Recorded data
^^^^^^^^^^^^^^^^

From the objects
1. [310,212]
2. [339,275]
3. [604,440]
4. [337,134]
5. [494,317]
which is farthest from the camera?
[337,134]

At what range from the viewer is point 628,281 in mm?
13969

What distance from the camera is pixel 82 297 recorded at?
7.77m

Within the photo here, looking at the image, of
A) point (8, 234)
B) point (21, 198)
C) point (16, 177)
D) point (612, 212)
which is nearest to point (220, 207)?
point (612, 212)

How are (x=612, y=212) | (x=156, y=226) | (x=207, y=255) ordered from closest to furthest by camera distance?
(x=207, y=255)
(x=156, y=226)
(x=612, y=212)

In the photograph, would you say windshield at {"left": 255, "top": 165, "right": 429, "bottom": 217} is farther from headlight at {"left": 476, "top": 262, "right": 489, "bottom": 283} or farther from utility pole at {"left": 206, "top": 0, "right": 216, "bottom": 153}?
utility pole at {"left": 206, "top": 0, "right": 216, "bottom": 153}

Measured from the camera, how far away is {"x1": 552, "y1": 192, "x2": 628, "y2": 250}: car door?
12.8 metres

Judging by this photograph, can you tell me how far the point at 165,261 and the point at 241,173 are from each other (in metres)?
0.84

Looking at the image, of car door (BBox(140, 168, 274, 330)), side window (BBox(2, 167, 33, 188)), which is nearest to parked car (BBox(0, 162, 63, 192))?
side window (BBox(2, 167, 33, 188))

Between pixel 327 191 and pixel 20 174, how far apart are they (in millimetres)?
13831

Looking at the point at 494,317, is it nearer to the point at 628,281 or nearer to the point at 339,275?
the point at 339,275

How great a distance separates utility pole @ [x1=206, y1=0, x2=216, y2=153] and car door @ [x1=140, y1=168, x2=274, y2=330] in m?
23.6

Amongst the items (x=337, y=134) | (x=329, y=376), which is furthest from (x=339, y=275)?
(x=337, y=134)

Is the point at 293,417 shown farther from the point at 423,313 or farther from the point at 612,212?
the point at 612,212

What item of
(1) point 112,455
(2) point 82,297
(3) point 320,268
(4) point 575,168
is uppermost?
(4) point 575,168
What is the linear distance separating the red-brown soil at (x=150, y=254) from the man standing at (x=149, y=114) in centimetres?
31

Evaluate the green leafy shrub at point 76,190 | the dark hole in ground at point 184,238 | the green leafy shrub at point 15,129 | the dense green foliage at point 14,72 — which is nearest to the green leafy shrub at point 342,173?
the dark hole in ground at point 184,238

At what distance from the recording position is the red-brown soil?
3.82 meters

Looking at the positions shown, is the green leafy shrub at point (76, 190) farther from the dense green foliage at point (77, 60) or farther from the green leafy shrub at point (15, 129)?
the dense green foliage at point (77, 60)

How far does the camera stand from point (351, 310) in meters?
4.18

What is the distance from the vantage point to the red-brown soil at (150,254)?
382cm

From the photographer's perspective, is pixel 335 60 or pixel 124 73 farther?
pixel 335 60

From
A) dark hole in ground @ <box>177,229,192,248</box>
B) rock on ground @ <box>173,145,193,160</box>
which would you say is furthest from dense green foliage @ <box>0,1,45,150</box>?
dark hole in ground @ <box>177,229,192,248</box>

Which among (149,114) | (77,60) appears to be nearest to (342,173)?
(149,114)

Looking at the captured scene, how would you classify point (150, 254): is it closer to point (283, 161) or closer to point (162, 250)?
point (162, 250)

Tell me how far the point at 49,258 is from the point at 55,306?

^^^^^^^^^^^^^^^^

Your task — Copy out the entries word for word, starting at the line containing "Looking at the positions" and continuing through the last line of the entries, both ends included.

Exercise response —
Looking at the positions shown, is the green leafy shrub at point (76, 190) farther from the dense green foliage at point (77, 60) or farther from the green leafy shrub at point (15, 129)?
the dense green foliage at point (77, 60)

How far does the camera stand from point (351, 310) in meters?
4.18

What is the distance from the vantage point to the red-brown soil at (150,254)?
382cm

From the photographer's perspective, is pixel 335 60 or pixel 124 73 farther?
pixel 335 60

From
A) dark hole in ground @ <box>177,229,192,248</box>
B) rock on ground @ <box>173,145,193,160</box>
which would you say is furthest from dense green foliage @ <box>0,1,45,150</box>?
dark hole in ground @ <box>177,229,192,248</box>

Which among (149,114) | (77,60) appears to be nearest to (342,173)?
(149,114)

Looking at the captured scene, how would you classify point (150, 254): is it closer to point (283, 161) or closer to point (162, 250)?
point (162, 250)

Tell me how far the point at 49,258 is from the point at 55,306?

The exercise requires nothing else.